Bild: Das Gras, die Kunst: Martin Kähler mit „Campo“ bei goeben berlin
Berlin taz | Schönes ist viel zu oft vergänglich, manchmal sucht man es an
gewissen Orten sogar verzweifelt. Die Schöneberger Goebenstraße ist eine
weite, vierspurige und graue Erscheinung. Wenn man sich auf den
Mittelstreifen zwischen die vorbeirasenden Autos und Busse stellt, blickt
man in Zentralperspektive auf die Pallasstraße – dunkel empfängt einen am
Horizont der vierstöckige Hochbunker, neben dem sich der Betonbau
Pallasseum erhebt und alle umliegenden Häuser überragt.
Die einst blühenden Gräser jedoch, die sonst den Mittelstreifen vor der
Goebenstraße 22 schmücken und von der aus man auf den Wohnblock blickt,
wurden verschoben. Die Abgase der letzten Nacht kleben noch immer an ihnen,
trotzdem leuchten sie goldgelb durch das große Ladenfenster des
[1][Ausstellungsraums goeben berlin] an dieser Adresse.
Die genaue Breite dieses Raums wurde hierfür aus dem Mittelstreifen
zwischen den zwei Fahrspuren abgemäht und auf den 65 Quadratmetern
gegenüber platziert.
„Campo“, aus dem Italienischen zu übersetzen mit Feld, heißt die
Ausstellung die der italodeutsche Bildhauer Martin Kähler bei goeben berlin
zeigt. Es handelt sich um eine einnehmende Installation auf dem Boden des
Raums, die sich gleichzeitig als Gegenentwurf zu einer käuflichen
Ausstellung präsentiert. Erst vergangenen Monat hatte goeben berlin zu
einer kommerziellen Auktion aufgerufen und somit den Bestand der Räume
sichern können.
Jedenfalls kann man durch dieses aufgestellte Feld auch laufen – auf dem
Boden hat sich ein Trampelpfad gebildet, um den Wildwuchs durchdringen zu
können. Es ist eine Expedition, eine Erkundungstour, auf die sich jeder
einzelne Besucher einlässt. Gleichzeitig hinterlässt jedes Erforschen auch
immer Spuren: Je mehr Besucher sich auf eine Wanderung begeben werden,
desto mehr werden sich die fragilen Pflanzen unter dem Trampelpfad
auflösen. Der Träger des Feldes ist aber nicht etwa Erdboden, sondern
Styropor. Das Material gibt sich nur vermeintlich solide, denn auch hier
gilt: Je mehr Besucher auf den Platten laufen werden, desto poröser werden
diese. Kleine, weiße Kügelchen vermischen sich mit eingefädelter Natur.

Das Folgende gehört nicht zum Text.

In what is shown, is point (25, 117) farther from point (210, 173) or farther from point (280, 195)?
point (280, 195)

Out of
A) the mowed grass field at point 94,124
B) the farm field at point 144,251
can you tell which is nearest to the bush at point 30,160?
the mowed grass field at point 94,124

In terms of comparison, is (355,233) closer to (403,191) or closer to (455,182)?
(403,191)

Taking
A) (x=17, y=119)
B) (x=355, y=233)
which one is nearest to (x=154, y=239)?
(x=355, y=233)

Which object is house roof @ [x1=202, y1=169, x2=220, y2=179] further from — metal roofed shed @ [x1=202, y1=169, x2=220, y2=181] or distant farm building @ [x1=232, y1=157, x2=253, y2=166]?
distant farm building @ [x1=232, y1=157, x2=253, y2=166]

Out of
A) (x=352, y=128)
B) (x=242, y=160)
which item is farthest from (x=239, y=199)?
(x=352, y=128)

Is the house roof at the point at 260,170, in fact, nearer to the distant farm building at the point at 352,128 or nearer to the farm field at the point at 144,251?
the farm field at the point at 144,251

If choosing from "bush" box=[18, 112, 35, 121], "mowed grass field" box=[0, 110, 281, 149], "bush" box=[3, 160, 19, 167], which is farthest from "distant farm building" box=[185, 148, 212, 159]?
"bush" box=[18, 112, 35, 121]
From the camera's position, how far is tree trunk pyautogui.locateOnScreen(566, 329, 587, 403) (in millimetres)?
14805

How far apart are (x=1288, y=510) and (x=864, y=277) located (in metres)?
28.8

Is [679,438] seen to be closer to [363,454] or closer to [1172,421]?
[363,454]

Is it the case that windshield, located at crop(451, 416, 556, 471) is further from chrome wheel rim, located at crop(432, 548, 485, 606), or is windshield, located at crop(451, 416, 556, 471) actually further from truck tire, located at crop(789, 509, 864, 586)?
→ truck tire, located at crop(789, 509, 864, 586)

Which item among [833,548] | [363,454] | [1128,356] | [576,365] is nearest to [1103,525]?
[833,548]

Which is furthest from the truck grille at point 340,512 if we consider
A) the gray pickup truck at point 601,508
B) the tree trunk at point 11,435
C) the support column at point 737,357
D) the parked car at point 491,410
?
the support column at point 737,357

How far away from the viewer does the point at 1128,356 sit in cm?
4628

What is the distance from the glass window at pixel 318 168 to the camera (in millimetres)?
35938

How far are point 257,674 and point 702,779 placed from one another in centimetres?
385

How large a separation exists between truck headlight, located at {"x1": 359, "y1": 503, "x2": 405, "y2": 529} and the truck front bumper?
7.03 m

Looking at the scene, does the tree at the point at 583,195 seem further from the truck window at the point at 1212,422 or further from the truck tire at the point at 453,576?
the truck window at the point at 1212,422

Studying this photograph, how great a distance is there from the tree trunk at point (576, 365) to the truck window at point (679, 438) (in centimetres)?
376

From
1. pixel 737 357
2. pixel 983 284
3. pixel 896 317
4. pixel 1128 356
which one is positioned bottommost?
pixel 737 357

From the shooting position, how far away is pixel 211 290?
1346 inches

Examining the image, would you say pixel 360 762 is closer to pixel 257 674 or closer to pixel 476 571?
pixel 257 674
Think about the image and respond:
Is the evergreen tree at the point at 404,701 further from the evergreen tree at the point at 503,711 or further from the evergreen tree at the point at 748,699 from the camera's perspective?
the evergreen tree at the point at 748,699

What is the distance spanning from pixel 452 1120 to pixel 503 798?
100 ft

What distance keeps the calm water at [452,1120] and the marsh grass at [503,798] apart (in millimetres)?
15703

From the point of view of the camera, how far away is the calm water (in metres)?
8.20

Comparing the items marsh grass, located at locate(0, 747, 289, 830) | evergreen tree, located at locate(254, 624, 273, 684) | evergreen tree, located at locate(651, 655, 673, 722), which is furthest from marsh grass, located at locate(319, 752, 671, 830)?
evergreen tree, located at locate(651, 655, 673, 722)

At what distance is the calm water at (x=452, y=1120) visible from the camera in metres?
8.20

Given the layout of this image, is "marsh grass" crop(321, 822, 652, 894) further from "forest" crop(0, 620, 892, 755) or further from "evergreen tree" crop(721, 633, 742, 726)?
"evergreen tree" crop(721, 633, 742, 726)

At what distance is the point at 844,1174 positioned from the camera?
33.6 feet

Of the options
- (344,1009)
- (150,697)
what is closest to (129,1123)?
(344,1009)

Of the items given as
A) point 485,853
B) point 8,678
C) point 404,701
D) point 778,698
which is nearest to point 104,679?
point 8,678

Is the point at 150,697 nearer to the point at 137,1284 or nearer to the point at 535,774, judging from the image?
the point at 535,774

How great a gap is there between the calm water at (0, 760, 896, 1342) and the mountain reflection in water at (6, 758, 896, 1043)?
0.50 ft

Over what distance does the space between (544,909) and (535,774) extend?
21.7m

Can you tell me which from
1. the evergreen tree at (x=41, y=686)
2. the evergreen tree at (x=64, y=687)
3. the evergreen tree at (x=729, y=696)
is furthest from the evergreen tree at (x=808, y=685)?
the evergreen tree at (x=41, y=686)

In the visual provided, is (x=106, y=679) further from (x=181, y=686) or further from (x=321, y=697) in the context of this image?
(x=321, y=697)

Kähler schafft mit „Campo“ auf diese Weise einen temporären, einen
ephemeren, also einen vergänglichen Moment. Der Künstler arbeitet sich ab
an der Zeit, er sucht nach Möglichkeiten, um sie visualisieren zu können.
Es sind vielmehr Augenblicke, die in flüchtigen Situationen entstanden und
die bereits im nächsten Moment verschwunden sein könnten.
## Eine Art Arte Povera
Kähler bedient sich vor allem organischer Materialien, weil sie nie gleich
bleiben, sich verwandeln, zersetzen, verschwinden. Seine Kunst nähert sich
an die Arte Povera an, einer Kunstrichtung aus dem Italien der 1960er
Jahre. Diese widmet sich der Rückkehr zu einfachen Objekten und
Materialitäten, in der das Alltägliche wieder an Bedeutung gewinnt.
So untersucht der Künstler die Eigendynamiken eines Kunstwerks und die
Reaktionen von einzelnen Körpern mit ihm. Kähler erforscht Orte, Bereiche
und Flächen, sowie ihre Umgebung und Assoziationen. Auch in „Campo“ ist die
Installation distinkt verortet im Raum und wird so zum Ort der Begegnung.
Wenn man im Feld in der Goebenstraße 22 steht, erkennt man erst im Moment
des Drinstehens, dass die unzähligen Gräser einzeln in den Styropor
gesteckt wurden. Oder, dass die Gräser vorsichtig mit der Sichel händisch
vom Erdboden abgetrennt wurden. Beides sind Handlungen endloser Repetition
und körperlicher Anstrengung. Diese akribische Arbeit offenbart sich eher
beiläufig und ist Kern von Kählers künstlerischer Praxis.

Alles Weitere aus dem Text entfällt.